John Johnson <john.g.johnson@oracle.com> wrote:

> Used for communication with VFIO driver
> (prep work for vfio-user, which will communicate over a socket)
> 
> Signed-off-by: John G Johnson <john.g.johnson@oracle.com>
> ---
>  include/hw/vfio/vfio-common.h |  28 ++++++++
>  hw/vfio/common.c              | 159 
> ++++++++++++++++++++++++++++++++++++++----
>  hw/vfio/pci.c                 | 146 ++++++++++++++++++++++++--------------
>  3 files changed, 265 insertions(+), 68 deletions(-)
> 
> diff --git a/include/hw/vfio/vfio-common.h b/include/hw/vfio/vfio-common.h
> index 9b3c5e5..43fa948 100644
> --- a/include/hw/vfio/vfio-common.h
> +++ b/include/hw/vfio/vfio-common.h
> @@ -124,6 +124,7 @@ typedef struct VFIOHostDMAWindow {
>  } VFIOHostDMAWindow;
>  
>  typedef struct VFIODeviceOps VFIODeviceOps;
> +typedef struct VFIODevIO VFIODevIO;
>  
>  typedef struct VFIODevice {
>      QLIST_ENTRY(VFIODevice) next;
> @@ -139,12 +140,14 @@ typedef struct VFIODevice {
>      bool ram_block_discard_allowed;
>      bool enable_migration;
>      VFIODeviceOps *ops;
> +    VFIODevIO *io_ops;
>      unsigned int num_irqs;
>      unsigned int num_regions;
>      unsigned int flags;
>      VFIOMigration *migration;
>      Error *migration_blocker;
>      OnOffAuto pre_copy_dirty_page_tracking;
> +    struct vfio_region_info **regions;
>  } VFIODevice;
>  
>  struct VFIODeviceOps {
> @@ -164,6 +167,30 @@ struct VFIODeviceOps {
>   * through ioctl() to the kernel VFIO driver, but vfio-user
>   * can use a socket to a remote process.
>   */
> +struct VFIODevIO {
> +    int (*get_info)(VFIODevice *vdev, struct vfio_device_info *info);
> +    int (*get_region_info)(VFIODevice *vdev,
> +                           struct vfio_region_info *info, int *fd);
> +    int (*get_irq_info)(VFIODevice *vdev, struct vfio_irq_info *irq);
> +    int (*set_irqs)(VFIODevice *vdev, struct vfio_irq_set *irqs);
> +    int (*region_read)(VFIODevice *vdev, uint8_t nr, off_t off, uint32_t 
> size,
> +                       void *data);
> +    int (*region_write)(VFIODevice *vdev, uint8_t nr, off_t off, uint32_t 
> size,
> +                        void *data, bool post);

The @post arg is not really developed in this patch, it would make
review easier to add the arg when it becomes implemented and used.

> +};
> +
> +#define VDEV_GET_INFO(vdev, info) \
> +    ((vdev)->io_ops->get_info((vdev), (info)))

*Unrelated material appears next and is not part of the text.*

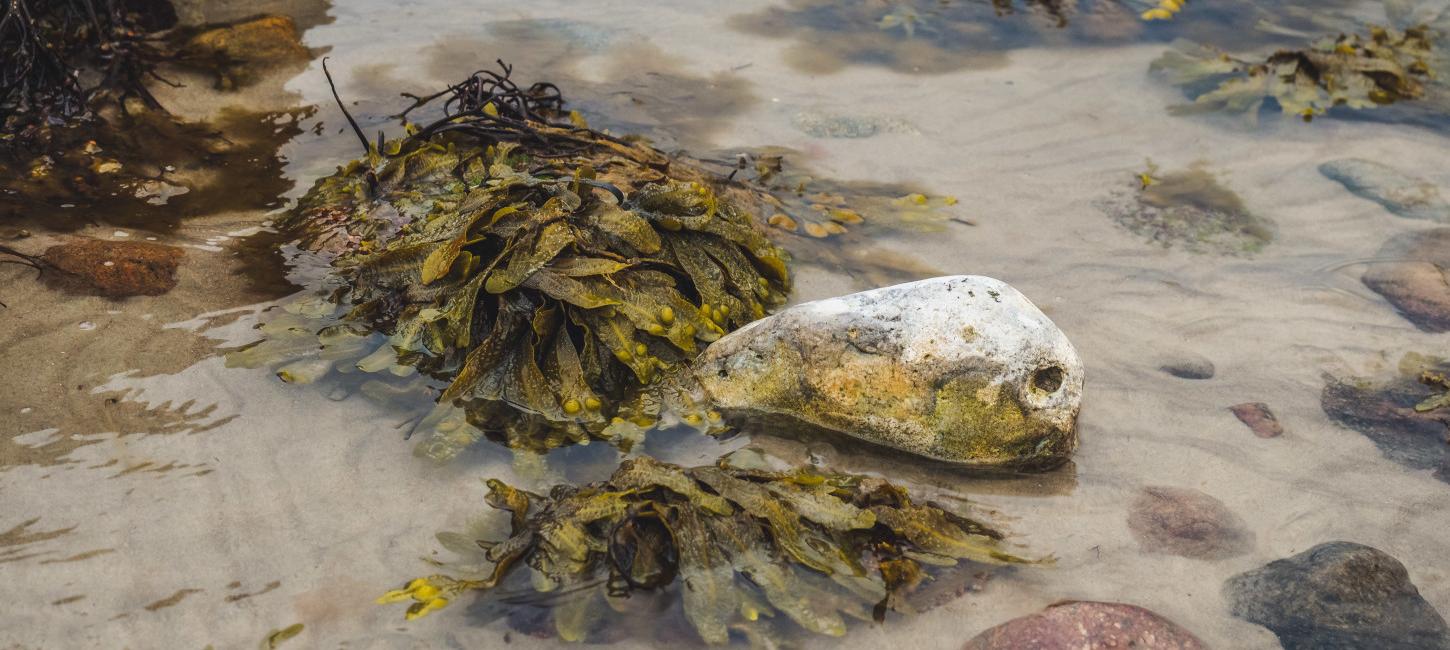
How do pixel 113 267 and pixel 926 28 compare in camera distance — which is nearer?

> +#define VDEV_GET_REGION_INFO(vdev, info, fd) \
> +    ((vdev)->io_ops->get_region_info((vdev), (info), (fd)))
> +#define VDEV_GET_IRQ_INFO(vdev, irq) \
> +    ((vdev)->io_ops->get_irq_info((vdev), (irq)))
> +#define VDEV_SET_IRQS(vdev, irqs) \
> +    ((vdev)->io_ops->set_irqs((vdev), (irqs)))

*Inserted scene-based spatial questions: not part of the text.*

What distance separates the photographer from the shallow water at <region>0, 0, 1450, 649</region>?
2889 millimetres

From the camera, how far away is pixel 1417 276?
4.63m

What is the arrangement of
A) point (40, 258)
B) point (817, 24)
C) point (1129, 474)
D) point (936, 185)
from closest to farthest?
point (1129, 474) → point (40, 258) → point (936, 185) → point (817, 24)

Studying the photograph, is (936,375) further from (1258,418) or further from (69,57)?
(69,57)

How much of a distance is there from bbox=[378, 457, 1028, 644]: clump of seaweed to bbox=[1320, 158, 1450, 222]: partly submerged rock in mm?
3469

> +#define VDEV_REGION_READ(vdev, nr, off, size, data) \
> +    ((vdev)->io_ops->region_read((vdev), (nr), (off), (size), (data)))

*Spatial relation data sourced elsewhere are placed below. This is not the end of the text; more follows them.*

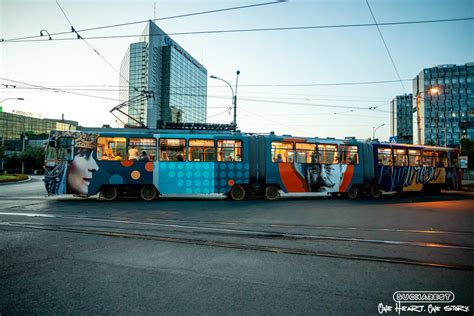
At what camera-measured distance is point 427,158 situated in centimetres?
1708

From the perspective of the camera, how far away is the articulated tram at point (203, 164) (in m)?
11.7

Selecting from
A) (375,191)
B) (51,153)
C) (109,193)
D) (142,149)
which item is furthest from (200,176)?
(375,191)

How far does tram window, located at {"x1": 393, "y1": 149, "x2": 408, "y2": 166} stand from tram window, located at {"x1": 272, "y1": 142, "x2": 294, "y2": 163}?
23.9ft

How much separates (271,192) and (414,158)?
10.3 metres

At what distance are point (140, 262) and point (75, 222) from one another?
414 centimetres

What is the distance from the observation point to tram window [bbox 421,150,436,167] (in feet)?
55.4

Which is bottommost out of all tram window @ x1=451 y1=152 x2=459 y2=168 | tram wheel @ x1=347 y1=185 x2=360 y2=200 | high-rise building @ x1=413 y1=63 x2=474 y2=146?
tram wheel @ x1=347 y1=185 x2=360 y2=200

> +#define VDEV_REGION_WRITE(vdev, nr, off, size, data, post) \
> +    ((vdev)->io_ops->region_write((vdev), (nr), (off), (size), (data), 
> (post)))
>  
>  struct VFIOContIO {
>      int (*dma_map)(VFIOContainer *container,
> @@ -184,6 +211,7 @@ struct VFIOContIO {
>  #define CONT_DIRTY_BITMAP(cont, bitmap, range) \
>      ((cont)->io_ops->dirty_bitmap((cont), (bitmap), (range)))
>  
> +extern VFIODevIO vfio_dev_io_ioctl;
>  extern VFIOContIO vfio_cont_io_ioctl;
>  
>  #endif /* CONFIG_LINUX */
> diff --git a/hw/vfio/common.c b/hw/vfio/common.c
> index 50748be..41fdd78 100644
> --- a/hw/vfio/common.c
> +++ b/hw/vfio/common.c
> @@ -70,7 +70,7 @@ void vfio_disable_irqindex(VFIODevice *vbasedev, int index)
>          .count = 0,
>      };
>  
> -    ioctl(vbasedev->fd, VFIO_DEVICE_SET_IRQS, &irq_set);
> +    VDEV_SET_IRQS(vbasedev, &irq_set);
>  }
>  
>  void vfio_unmask_single_irqindex(VFIODevice *vbasedev, int index)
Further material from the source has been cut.